Vive in una vecchia villa fatiscente. Non risponde al telefono, non legge le lettere che le inviano da ogni parte del mondo, non si affaccia neppure a una delle due finestre che guardano sulla strada principale, ma solo a quella del giardino interno della villa, per non essere vista da nessuno. Ha dato ordine ai poliziotti di bloccare chiunque tenti di avvicinarsi al portoncino di ferro, in Boulevard Mira numero 75, nell'elegantissimo quartiere di Dedinjie, a Belgrado, ricco di verde e nuovi miliardari. Il governo serbo ha dichiarato la casa "obbiettivo sensibile; è quindi vietato fotografarla anche all'esterno, pena l'arresto immediato.

Le autorità locali a Jovanka Budisavljevié Broz, vedova del maresciallo Tito, hanno assegnato una villetta quasi centenaria, da fuori sembra una reggia, ma dentro c'è uno spaventoso stato di degrado. Macchie gialle di umido, la vecchia carta da parati, in alcuni punti, lacera e rigonfia. Subito dopo la stanza delle guardie, Jovanka abita tre locali, quasi tutti nelle stesse condizioni e per trovare un angolino e scattare qualche foto, viene utilizzato l'unico posto abbellito da tendine bianche e un mobilio rosicchiato dai tarli. «Sono lieta di rivederla, perché mi ha ricordato quando io e il Maresciallo siamo sbarcati a Napoli, tanti anni fa, dopo una traversata terribile, per il mare grosso, da New York fino in Italia. La ringrazio anche per i bei fiori che ha voluto offrirmi, che, a una donna della mia età, fanno sempre piacere. Mi sarebbe piaciuto trattenermi ancora un poco con lei, a parlare di Napoli, ma il tempo dei ricordi è lontano. Non voglio parlare del passato, anche perché ogni parola può essere sempre soverchia…».

La signora Jovanka alza gli occhi al soffitto del salotto, come a indicarmi una probabile "cimice", messa dai servizi segreti serbi per ascoltare le conversazioni di una donna, che, per il suo passato politico e familiare, è ancora una mina vagante.
_____
## Compito da svolgere:
Scriva il seguito del testo sulla vedova del maresciallo Tito, riprendendo subito dopo la sua ultima frase. Il materiale non ha alcun ruolo in questo esercizio.

## Dati archiviati:
_____
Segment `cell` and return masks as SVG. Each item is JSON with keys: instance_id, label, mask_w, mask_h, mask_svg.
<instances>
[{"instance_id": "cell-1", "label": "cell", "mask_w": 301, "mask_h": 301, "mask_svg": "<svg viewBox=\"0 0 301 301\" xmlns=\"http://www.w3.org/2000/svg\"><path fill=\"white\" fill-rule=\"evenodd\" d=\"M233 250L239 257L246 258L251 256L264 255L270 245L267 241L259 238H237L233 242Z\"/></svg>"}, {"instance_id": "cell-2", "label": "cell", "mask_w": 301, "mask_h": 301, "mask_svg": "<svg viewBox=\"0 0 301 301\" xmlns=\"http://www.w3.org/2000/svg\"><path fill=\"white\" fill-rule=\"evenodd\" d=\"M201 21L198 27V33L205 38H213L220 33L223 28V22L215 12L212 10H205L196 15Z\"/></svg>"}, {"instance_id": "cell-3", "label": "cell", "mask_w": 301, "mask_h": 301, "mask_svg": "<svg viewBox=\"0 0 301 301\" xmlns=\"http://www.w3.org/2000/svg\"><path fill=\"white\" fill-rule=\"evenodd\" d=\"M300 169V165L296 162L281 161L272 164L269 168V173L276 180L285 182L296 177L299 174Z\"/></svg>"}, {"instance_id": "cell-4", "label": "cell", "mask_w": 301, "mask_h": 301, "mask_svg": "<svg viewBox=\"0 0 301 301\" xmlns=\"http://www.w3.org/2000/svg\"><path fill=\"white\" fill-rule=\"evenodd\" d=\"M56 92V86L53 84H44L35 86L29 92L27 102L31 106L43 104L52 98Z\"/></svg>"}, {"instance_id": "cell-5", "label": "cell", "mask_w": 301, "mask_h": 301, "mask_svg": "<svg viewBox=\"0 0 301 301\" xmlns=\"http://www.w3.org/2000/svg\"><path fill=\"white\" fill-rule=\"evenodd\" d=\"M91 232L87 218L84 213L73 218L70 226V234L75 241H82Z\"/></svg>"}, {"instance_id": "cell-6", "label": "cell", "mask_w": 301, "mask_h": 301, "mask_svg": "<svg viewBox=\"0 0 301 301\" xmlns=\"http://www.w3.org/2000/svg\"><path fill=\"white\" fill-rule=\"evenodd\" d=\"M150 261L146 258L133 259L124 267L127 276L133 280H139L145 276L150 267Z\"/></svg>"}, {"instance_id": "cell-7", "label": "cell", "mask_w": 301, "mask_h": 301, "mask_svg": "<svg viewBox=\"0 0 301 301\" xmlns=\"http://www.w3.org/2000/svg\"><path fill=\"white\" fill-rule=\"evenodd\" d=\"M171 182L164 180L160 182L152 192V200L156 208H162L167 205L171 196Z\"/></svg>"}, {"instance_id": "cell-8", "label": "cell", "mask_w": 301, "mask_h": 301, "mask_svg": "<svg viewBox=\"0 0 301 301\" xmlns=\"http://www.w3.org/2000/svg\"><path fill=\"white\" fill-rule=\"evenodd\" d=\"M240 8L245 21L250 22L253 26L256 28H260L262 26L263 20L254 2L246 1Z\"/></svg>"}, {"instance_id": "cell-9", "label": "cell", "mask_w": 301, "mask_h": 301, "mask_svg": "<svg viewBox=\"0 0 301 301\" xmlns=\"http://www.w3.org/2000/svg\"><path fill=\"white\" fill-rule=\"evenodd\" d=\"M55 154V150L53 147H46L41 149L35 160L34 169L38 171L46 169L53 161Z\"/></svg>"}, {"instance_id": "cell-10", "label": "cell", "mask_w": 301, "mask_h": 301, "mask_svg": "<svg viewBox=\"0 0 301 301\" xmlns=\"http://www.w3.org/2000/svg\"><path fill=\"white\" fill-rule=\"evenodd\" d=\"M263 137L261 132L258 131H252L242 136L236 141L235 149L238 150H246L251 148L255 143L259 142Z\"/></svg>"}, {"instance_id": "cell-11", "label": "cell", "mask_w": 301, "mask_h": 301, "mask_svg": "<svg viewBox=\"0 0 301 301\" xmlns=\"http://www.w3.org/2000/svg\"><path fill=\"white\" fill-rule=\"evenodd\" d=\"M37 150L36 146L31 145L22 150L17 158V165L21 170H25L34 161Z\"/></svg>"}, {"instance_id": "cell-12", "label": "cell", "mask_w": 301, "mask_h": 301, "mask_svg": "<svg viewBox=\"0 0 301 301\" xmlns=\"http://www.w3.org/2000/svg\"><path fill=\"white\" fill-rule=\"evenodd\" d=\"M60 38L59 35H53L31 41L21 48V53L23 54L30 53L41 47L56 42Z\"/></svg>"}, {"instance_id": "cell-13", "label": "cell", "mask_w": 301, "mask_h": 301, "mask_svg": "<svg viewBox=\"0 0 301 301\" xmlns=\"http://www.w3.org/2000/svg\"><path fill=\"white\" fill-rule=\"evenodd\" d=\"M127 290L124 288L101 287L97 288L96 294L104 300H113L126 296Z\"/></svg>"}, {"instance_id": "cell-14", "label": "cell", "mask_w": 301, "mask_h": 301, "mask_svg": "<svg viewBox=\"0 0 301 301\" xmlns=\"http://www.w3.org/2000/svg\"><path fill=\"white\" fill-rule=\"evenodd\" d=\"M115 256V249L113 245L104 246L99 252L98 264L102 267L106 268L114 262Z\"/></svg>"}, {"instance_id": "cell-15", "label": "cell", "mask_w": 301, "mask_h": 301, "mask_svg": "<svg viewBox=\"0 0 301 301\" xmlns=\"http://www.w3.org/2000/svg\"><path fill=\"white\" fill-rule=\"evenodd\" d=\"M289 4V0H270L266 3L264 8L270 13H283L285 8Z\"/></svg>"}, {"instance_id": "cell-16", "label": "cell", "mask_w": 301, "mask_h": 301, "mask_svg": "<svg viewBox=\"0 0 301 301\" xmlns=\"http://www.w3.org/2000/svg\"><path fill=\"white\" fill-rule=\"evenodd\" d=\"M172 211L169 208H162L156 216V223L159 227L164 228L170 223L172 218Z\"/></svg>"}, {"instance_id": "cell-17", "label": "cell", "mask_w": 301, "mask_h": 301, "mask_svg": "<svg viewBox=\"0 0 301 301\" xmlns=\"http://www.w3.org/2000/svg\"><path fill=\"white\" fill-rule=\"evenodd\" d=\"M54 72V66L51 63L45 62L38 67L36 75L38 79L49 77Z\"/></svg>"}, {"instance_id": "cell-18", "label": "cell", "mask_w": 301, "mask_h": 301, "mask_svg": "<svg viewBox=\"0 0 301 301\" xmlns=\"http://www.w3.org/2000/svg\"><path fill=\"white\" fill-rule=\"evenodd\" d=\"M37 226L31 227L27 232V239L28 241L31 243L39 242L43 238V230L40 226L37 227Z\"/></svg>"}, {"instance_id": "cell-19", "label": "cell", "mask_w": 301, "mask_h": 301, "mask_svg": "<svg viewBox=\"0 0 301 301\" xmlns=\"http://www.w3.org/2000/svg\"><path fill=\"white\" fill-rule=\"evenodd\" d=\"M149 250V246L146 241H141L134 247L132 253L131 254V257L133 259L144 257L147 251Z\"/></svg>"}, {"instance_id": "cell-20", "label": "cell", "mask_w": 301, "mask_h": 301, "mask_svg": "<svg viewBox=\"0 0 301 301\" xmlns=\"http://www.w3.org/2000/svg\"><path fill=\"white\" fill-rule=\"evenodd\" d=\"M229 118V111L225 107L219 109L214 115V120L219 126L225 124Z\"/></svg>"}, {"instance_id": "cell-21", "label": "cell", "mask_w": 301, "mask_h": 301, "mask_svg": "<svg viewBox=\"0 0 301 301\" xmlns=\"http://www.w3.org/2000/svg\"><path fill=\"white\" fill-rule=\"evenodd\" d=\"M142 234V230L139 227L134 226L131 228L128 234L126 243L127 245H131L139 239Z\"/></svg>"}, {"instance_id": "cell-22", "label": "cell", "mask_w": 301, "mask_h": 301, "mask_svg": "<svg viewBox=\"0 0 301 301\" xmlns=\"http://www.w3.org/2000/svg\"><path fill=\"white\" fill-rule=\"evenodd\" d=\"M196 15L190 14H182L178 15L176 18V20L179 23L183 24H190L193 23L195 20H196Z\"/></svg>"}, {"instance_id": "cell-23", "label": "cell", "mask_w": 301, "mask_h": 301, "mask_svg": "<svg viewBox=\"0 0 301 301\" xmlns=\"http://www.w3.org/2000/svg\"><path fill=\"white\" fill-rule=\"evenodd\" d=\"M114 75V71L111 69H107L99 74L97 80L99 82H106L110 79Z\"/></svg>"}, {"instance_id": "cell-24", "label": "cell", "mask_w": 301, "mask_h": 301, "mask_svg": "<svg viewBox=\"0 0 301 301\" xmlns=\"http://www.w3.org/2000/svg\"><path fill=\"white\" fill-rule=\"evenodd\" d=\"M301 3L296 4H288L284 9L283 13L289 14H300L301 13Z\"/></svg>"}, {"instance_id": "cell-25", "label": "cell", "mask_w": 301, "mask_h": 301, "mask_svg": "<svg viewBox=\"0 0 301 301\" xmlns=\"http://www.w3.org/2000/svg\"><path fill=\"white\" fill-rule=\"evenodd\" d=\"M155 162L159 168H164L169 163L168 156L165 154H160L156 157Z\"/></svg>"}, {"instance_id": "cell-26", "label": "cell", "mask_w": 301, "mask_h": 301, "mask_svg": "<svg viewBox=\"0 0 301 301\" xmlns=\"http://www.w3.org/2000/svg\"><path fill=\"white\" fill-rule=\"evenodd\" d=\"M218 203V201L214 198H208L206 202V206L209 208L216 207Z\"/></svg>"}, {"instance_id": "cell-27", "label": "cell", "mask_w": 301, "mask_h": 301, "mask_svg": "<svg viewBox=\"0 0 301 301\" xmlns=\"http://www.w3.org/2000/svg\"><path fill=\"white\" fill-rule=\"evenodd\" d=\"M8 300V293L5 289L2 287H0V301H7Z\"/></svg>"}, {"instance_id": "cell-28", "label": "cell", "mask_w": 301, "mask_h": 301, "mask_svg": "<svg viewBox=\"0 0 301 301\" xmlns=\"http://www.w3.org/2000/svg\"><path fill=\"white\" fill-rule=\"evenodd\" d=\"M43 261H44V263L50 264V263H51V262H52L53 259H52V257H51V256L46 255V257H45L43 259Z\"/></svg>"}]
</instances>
_____
## Risposta all'esercizio:
Allora, prudentemente, taglia corto: «Le offro un caffè e poi devo salutarla subito, perché in televisione c'è la puntata di uno sceneggiato che non voglio perdermi». In perfetto inglese, la signora Jovanka si congeda e sparisce dietro una grande porta. Il capitano Alexander Ilk, che da lungo tempo veglia notte e giorno sull'incolumità dell'anziana vedova, mi dice che da sedici anni un estraneo non metteva piede in questa casa. Questo incredibile privilegio mi è stato consentito per l'autorevole intervento dell'avvocato Toma Fila, difensore di Jovanka, che ha pregato la signora – sebbene fossi un giornalista – di ricevere il mio omaggio floreale, senza tentare interviste, perché la sua assistita da due decenni ha la bocca chiusa ermeticamente, con tutti, per evitare grane con il governo di Belgrado. «Il governo serbo non vede l'ora che io me ne vada presto e tolga il disturbo, ma quei signori non sanno che nella mia famiglia tutti sono stati longevi. Difatti, la media era di 95 anni e qualcuno è anche morto a 102 anni. Dunque, io ho ancora tempo, e resisterò a tutte le angherie alle quali ancora oggi mi sottopongono»: così dice la vedova di Tito, quando parla con il suo avvocato difensore.

Il riscaldamento della casa – mi ha raccontato l'avvocato Fila – d'inverno quasi sempre non funziona ed è una continua richiesta di riparazioni al ministro Razim Ljialich, competente alla gestione dell'imbarazzante vedova di Tito. La verità è che Jovanka Broz, per il governo serbo, costituisce una spina nel fianco, sia perché sdegnosamente ignora e disprezza tutti gli attuali vertici politici e sia perché, oggi in Serbia, specie tra i ceti più popolari, serpeggia un vivo rimpianto per Tito. Ogni giorno al mausoleo con la sua tomba file di pullman scodellano nostalgici provenienti da Slovenia, Croazia, Montenegro e Serbia, ma un invisibile cordone di sicurezza evita ogni contatto con la vedova del Maresciallo.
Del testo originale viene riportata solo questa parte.